But there are other methods of partitioning the data than just using this feature. Before we had this function I used different tables and programming code to make inserts and reads across multiple tables. It takes more thought, but allows other benefits, such as a fine level of control on how and where you put the data. If you go this route, there are several things to keep in mind. You'll need to consider the "ranges" of your data, and what to do when you need to query across two tables. Things like using UNION ALL (which doesn't filter for duplicates) instead of UNION in your statements, for instance.
I'm certainly not advocating that you NOT use the Partitioning features, just that you should think everything through when you are implementing a solution. Most of the time, you have options, so learning and understanding when to use which approach is key. Picking the right strategy is why they pay you the big money.
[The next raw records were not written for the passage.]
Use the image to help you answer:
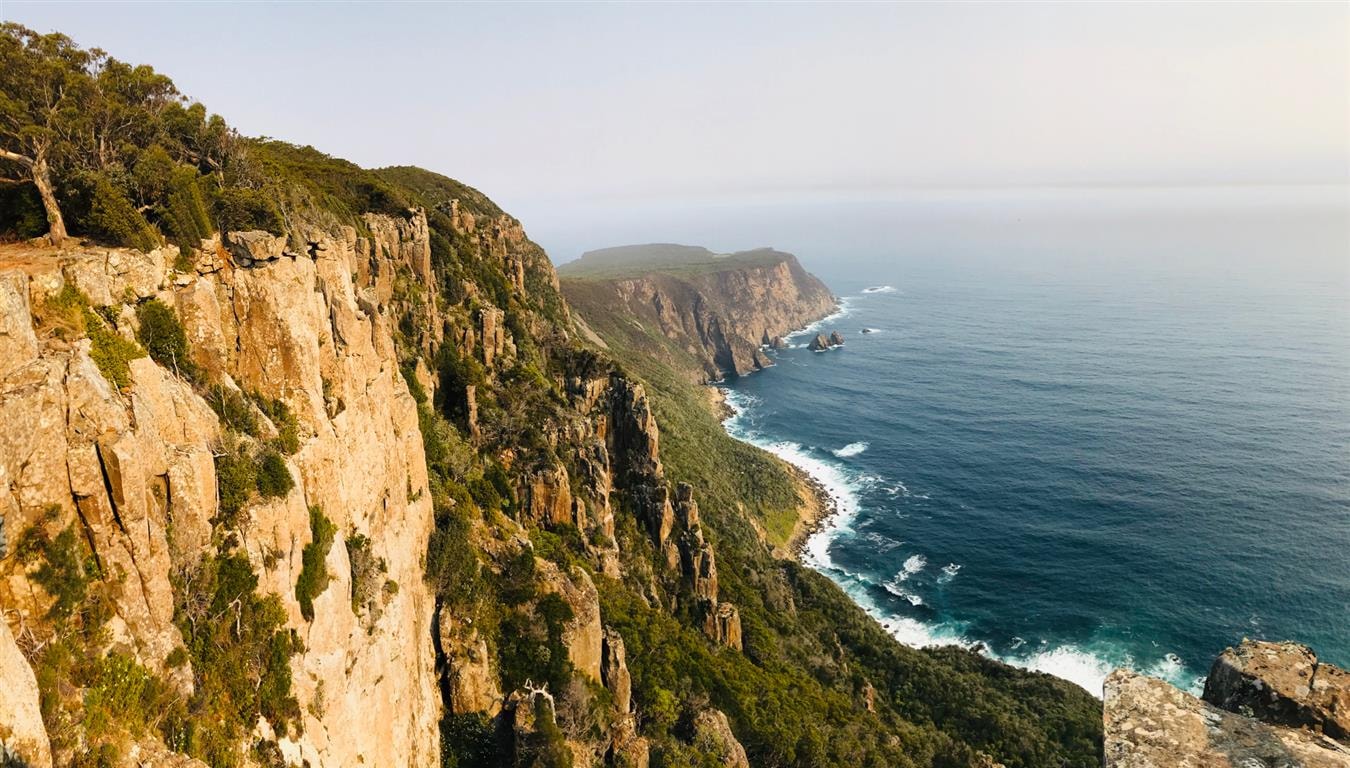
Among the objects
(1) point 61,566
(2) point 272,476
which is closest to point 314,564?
(2) point 272,476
The major problem our group has with table partitioning is the way MS recommends you deal with older data: add more space. What if I don't want that? So we archive data and move it over to different servers, where it can then be queried against and used, without impacting performance on the transactional server or taking up more expensive drive space.
The only place it well and truly works for us is as a somewhat easier (more effort on the setup, less effort on the maintenance) rolling window of data.
I do this as well - it's called a "Hiearchical Storage Management" process. There are actually lots of ways to do this, and mine is a combination of hardware and SQL Server features. I don't think I would recommend partitioning as the sole solution for HSM.